Another risk: sudden cancellations
Severance said that due to “Covid fatigue” – or the mental burnout caused by concern about and limitation from Covid-19 – People “are demonstrating that they are ready to take an increased risk and are increasingly traveling for vacations, family reunions and other such ventures.”
Because of this, travelers may have to face the potential for sudden cancellations, which can be done with little to no warning. Tahiti Tourisme announced the suspension of tourists to French Polynesia on February 1st. The restrictions took effect on February 3rd.
“We are still in a pandemic and conditions are unpredictable and can change quickly,” said Karen L. Edwards, chairwoman of the Department of Epidemiology and Biostatistics at the University of California’s Irvine School of Medicine.
Travelers to French Polynesia scheduled to return last week were able to end their stay as planned. In addition, Tahiti Tourisme advised travelers “to contact your airline”.
French Polynesia said it would ask that the French government not impose the closure for more than two months.
A February 2 letter from Nils DuFau, President of the St. Barts Tourism Authority, was clearer.
“The St. Barts authorities are currently negotiating with the French government to ease entry restrictions and find an alternative solution,” he wrote. “Our goal is to reopen the island’s borders as soon as possible.”

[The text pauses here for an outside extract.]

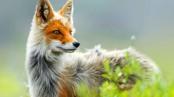 Beautiful-Fox-Wallpaper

The temptation of “empty” tourist destinations
The pandemic largely resolved an age-old travel complaint – overcrowding. Famous tourist attractions and popular destinations welcome far fewer travelers – a fact that is now cited as a reason to visit.
The shutdown of tourists to French Polynesia and other French territories is expected to take two to three months.
Image source | Image source | Getty Images
This argument was made to support visits to Walt Disney World, New York’s Little Italy neighborhood, and northern California’s famous wine regions at various points in the pandemic.
Last August, at least one blog gave six reasons to go to Disney World and one reason to wait. The only reason? The global pandemic. However, there is no guarantee of how many people will show up on a given date or whether those who do create social distance.
“Current social distancing practices greatly reduce the risk of spread, but they are imperfect,” Severance said. “I regularly see errors and failures in these practices.”